Geschäft mit Skispringen brummt mittlerweile: IMG steigt als Ski-WM-Vermarkter aus

Geschäft mit Skispringen brummt mittlerweile
IMG steigt als Ski-WM-Vermarkter aus

Die Zahlen der Sportvermarktungsfirma für die Ski-WM in St. Motitz stimmen. Das Unternehmen ist überrascht, wie gut sich die Veranstaltung vermarkten ließ. Doch 2007 ist IMG nicht mehr dabei - die Rechte sind den Hanseaten einfach zu teuer.

ST. MORITZ. Einfach gut, keine Frage. Christian Pirzer ist schwer begeistert von Audi, dem Hauptsponsor der Weltmeisterschaft in St. Moritz. "Wie die das Thema konsequent durchziehen, ist schon beeindruckend. Quattro und alpiner Skisport - es gibt kaum etwas, das so gut zueinander passt", findet der Deutschland-Chef der Sportvermarktungsfirma IMG. In der Tat bieten die Straßen- und Schneeverhältnisse im WM-Ort genau das, wofür allradgetriebene Fahrzeuge gedacht sind. Das freut die Ingolstädter, die für die Hauptsponsoren-Rolle rund fünf Millionen Franken (3,4 Millionen Euro) zahlen mussten.

Pirzer kann sich schon heute beruhigt auf die frühe Heimreise machen. Die Schweizer IMG-Niederlassung ist für die WM verantwortlich, und deren St. Moritzer Zahlen stimmen. "Ich bin überrascht, wie gut sich diese WM vermarkten ließ", sagt Pirzer und berichtet von der Zielmarge, die bei jedem IMG-Engagement angestrebt wird: "Wir wollen immer mindestes 20 Prozent erreichen." Während man bei der laufenden WM rund 30 Millionen Franken (rund 20 Millionen Euro) einnimmt und damit annähernd im Bereich der Vorgabe liegt, wäre Vergleichbares nach Auffassung des Hamburger Vermarkters in Zukunft nicht mehr möglich.

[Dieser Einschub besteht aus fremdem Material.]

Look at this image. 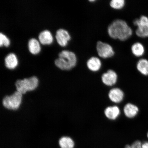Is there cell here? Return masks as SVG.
Returning a JSON list of instances; mask_svg holds the SVG:
<instances>
[{"instance_id": "9c48e42d", "label": "cell", "mask_w": 148, "mask_h": 148, "mask_svg": "<svg viewBox=\"0 0 148 148\" xmlns=\"http://www.w3.org/2000/svg\"><path fill=\"white\" fill-rule=\"evenodd\" d=\"M121 110L116 105L107 106L104 110V115L107 119L114 121L117 119L121 114Z\"/></svg>"}, {"instance_id": "cb8c5ba5", "label": "cell", "mask_w": 148, "mask_h": 148, "mask_svg": "<svg viewBox=\"0 0 148 148\" xmlns=\"http://www.w3.org/2000/svg\"><path fill=\"white\" fill-rule=\"evenodd\" d=\"M147 137L148 138V132H147Z\"/></svg>"}, {"instance_id": "ac0fdd59", "label": "cell", "mask_w": 148, "mask_h": 148, "mask_svg": "<svg viewBox=\"0 0 148 148\" xmlns=\"http://www.w3.org/2000/svg\"><path fill=\"white\" fill-rule=\"evenodd\" d=\"M28 46L29 51L32 54H37L39 52L40 50L39 42L36 38L30 39L29 40Z\"/></svg>"}, {"instance_id": "8fae6325", "label": "cell", "mask_w": 148, "mask_h": 148, "mask_svg": "<svg viewBox=\"0 0 148 148\" xmlns=\"http://www.w3.org/2000/svg\"><path fill=\"white\" fill-rule=\"evenodd\" d=\"M139 109L134 103H128L125 104L123 108V112L126 117L132 119L137 116Z\"/></svg>"}, {"instance_id": "6da1fadb", "label": "cell", "mask_w": 148, "mask_h": 148, "mask_svg": "<svg viewBox=\"0 0 148 148\" xmlns=\"http://www.w3.org/2000/svg\"><path fill=\"white\" fill-rule=\"evenodd\" d=\"M107 32L111 38L121 41L129 39L133 33L132 29L127 22L120 19L114 20L109 25Z\"/></svg>"}, {"instance_id": "7402d4cb", "label": "cell", "mask_w": 148, "mask_h": 148, "mask_svg": "<svg viewBox=\"0 0 148 148\" xmlns=\"http://www.w3.org/2000/svg\"><path fill=\"white\" fill-rule=\"evenodd\" d=\"M141 148H148V142H145L142 143Z\"/></svg>"}, {"instance_id": "30bf717a", "label": "cell", "mask_w": 148, "mask_h": 148, "mask_svg": "<svg viewBox=\"0 0 148 148\" xmlns=\"http://www.w3.org/2000/svg\"><path fill=\"white\" fill-rule=\"evenodd\" d=\"M86 65L90 71L93 73H97L101 69L102 63L99 57L92 56L87 61Z\"/></svg>"}, {"instance_id": "d6986e66", "label": "cell", "mask_w": 148, "mask_h": 148, "mask_svg": "<svg viewBox=\"0 0 148 148\" xmlns=\"http://www.w3.org/2000/svg\"><path fill=\"white\" fill-rule=\"evenodd\" d=\"M125 4V0H112L110 1V7L114 10H119L123 9Z\"/></svg>"}, {"instance_id": "277c9868", "label": "cell", "mask_w": 148, "mask_h": 148, "mask_svg": "<svg viewBox=\"0 0 148 148\" xmlns=\"http://www.w3.org/2000/svg\"><path fill=\"white\" fill-rule=\"evenodd\" d=\"M23 99V94L16 90L10 95L5 96L3 98L2 103L6 110L16 111L21 106Z\"/></svg>"}, {"instance_id": "603a6c76", "label": "cell", "mask_w": 148, "mask_h": 148, "mask_svg": "<svg viewBox=\"0 0 148 148\" xmlns=\"http://www.w3.org/2000/svg\"><path fill=\"white\" fill-rule=\"evenodd\" d=\"M124 148H132L131 145H127L125 146Z\"/></svg>"}, {"instance_id": "ba28073f", "label": "cell", "mask_w": 148, "mask_h": 148, "mask_svg": "<svg viewBox=\"0 0 148 148\" xmlns=\"http://www.w3.org/2000/svg\"><path fill=\"white\" fill-rule=\"evenodd\" d=\"M108 97L110 101L114 104L121 103L124 99L125 95L123 90L118 87H112L109 90Z\"/></svg>"}, {"instance_id": "8992f818", "label": "cell", "mask_w": 148, "mask_h": 148, "mask_svg": "<svg viewBox=\"0 0 148 148\" xmlns=\"http://www.w3.org/2000/svg\"><path fill=\"white\" fill-rule=\"evenodd\" d=\"M96 49L98 56L104 59L112 58L115 54L113 48L110 44L101 41L97 42Z\"/></svg>"}, {"instance_id": "ffe728a7", "label": "cell", "mask_w": 148, "mask_h": 148, "mask_svg": "<svg viewBox=\"0 0 148 148\" xmlns=\"http://www.w3.org/2000/svg\"><path fill=\"white\" fill-rule=\"evenodd\" d=\"M10 44V40L6 36L2 33H0V45L8 46Z\"/></svg>"}, {"instance_id": "5bb4252c", "label": "cell", "mask_w": 148, "mask_h": 148, "mask_svg": "<svg viewBox=\"0 0 148 148\" xmlns=\"http://www.w3.org/2000/svg\"><path fill=\"white\" fill-rule=\"evenodd\" d=\"M132 54L137 57H141L145 53V48L143 44L139 42H135L131 47Z\"/></svg>"}, {"instance_id": "2e32d148", "label": "cell", "mask_w": 148, "mask_h": 148, "mask_svg": "<svg viewBox=\"0 0 148 148\" xmlns=\"http://www.w3.org/2000/svg\"><path fill=\"white\" fill-rule=\"evenodd\" d=\"M136 68L140 73L144 76H148V60L145 58L140 59L137 62Z\"/></svg>"}, {"instance_id": "3957f363", "label": "cell", "mask_w": 148, "mask_h": 148, "mask_svg": "<svg viewBox=\"0 0 148 148\" xmlns=\"http://www.w3.org/2000/svg\"><path fill=\"white\" fill-rule=\"evenodd\" d=\"M14 85L16 91L23 95L27 92L34 91L38 88L39 80L36 77L33 76L29 78L17 79Z\"/></svg>"}, {"instance_id": "7a4b0ae2", "label": "cell", "mask_w": 148, "mask_h": 148, "mask_svg": "<svg viewBox=\"0 0 148 148\" xmlns=\"http://www.w3.org/2000/svg\"><path fill=\"white\" fill-rule=\"evenodd\" d=\"M59 58L55 60L56 65L64 70H69L76 65L77 60L76 55L73 51L63 50L59 53Z\"/></svg>"}, {"instance_id": "e0dca14e", "label": "cell", "mask_w": 148, "mask_h": 148, "mask_svg": "<svg viewBox=\"0 0 148 148\" xmlns=\"http://www.w3.org/2000/svg\"><path fill=\"white\" fill-rule=\"evenodd\" d=\"M40 41L43 44H50L53 41V37L51 33L48 30L42 31L39 34Z\"/></svg>"}, {"instance_id": "44dd1931", "label": "cell", "mask_w": 148, "mask_h": 148, "mask_svg": "<svg viewBox=\"0 0 148 148\" xmlns=\"http://www.w3.org/2000/svg\"><path fill=\"white\" fill-rule=\"evenodd\" d=\"M142 143L140 140H136L133 142L131 146L132 148H141Z\"/></svg>"}, {"instance_id": "9a60e30c", "label": "cell", "mask_w": 148, "mask_h": 148, "mask_svg": "<svg viewBox=\"0 0 148 148\" xmlns=\"http://www.w3.org/2000/svg\"><path fill=\"white\" fill-rule=\"evenodd\" d=\"M58 144L60 148H74L75 142L70 137L64 136L59 139Z\"/></svg>"}, {"instance_id": "4fadbf2b", "label": "cell", "mask_w": 148, "mask_h": 148, "mask_svg": "<svg viewBox=\"0 0 148 148\" xmlns=\"http://www.w3.org/2000/svg\"><path fill=\"white\" fill-rule=\"evenodd\" d=\"M5 66L9 69L15 68L18 64V60L16 55L14 53H10L7 55L5 59Z\"/></svg>"}, {"instance_id": "52a82bcc", "label": "cell", "mask_w": 148, "mask_h": 148, "mask_svg": "<svg viewBox=\"0 0 148 148\" xmlns=\"http://www.w3.org/2000/svg\"><path fill=\"white\" fill-rule=\"evenodd\" d=\"M118 75L116 72L112 69H109L101 76L102 82L105 86L109 87L114 86L117 83Z\"/></svg>"}, {"instance_id": "5b68a950", "label": "cell", "mask_w": 148, "mask_h": 148, "mask_svg": "<svg viewBox=\"0 0 148 148\" xmlns=\"http://www.w3.org/2000/svg\"><path fill=\"white\" fill-rule=\"evenodd\" d=\"M133 24L137 27L136 34L137 36L141 38L148 37V17L142 15L133 21Z\"/></svg>"}, {"instance_id": "7c38bea8", "label": "cell", "mask_w": 148, "mask_h": 148, "mask_svg": "<svg viewBox=\"0 0 148 148\" xmlns=\"http://www.w3.org/2000/svg\"><path fill=\"white\" fill-rule=\"evenodd\" d=\"M56 38L58 43L61 46H64L67 45L71 37L68 31L64 29H60L56 31Z\"/></svg>"}]
</instances>
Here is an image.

Als die Rechte für die Weltmeisterschaften 2007 und 2009 vergeben wurden, lehnte IMG - das im Verbund mit dem Fernsehsender RTL angetreten war - dankend ab. "Wir hätten gerne weitergemacht, aber wir sollten 20 Prozent mehr zahlen."

Zu viel für Pirzer. Aus dem Vergabeduell mit der European Broadcasting Union und deren Vermarktungspartner APF, in dem es auch um die Nordischen Ski-Weltmeisterschaften ging, zog sich die Firma zurück und gibt daher ihren WM-Ausstand in zwei Jahren. Bis dahin laufen die Verträge noch. Auch IMG ist vorsichtiger geworden, wenn Bieterduelle um Sportrechte neue Höhen erreichen. Beim in Deutschland boomenden Biathlon glaubte man einst nicht an einen großen Aufschwung, hier hat die österreichische APF die Nase vorn. "Da ist der Zug an uns vorbei gefahren", bedauert Pirzer. Dafür stieg IMG umso vehementer ins Skispringen ein.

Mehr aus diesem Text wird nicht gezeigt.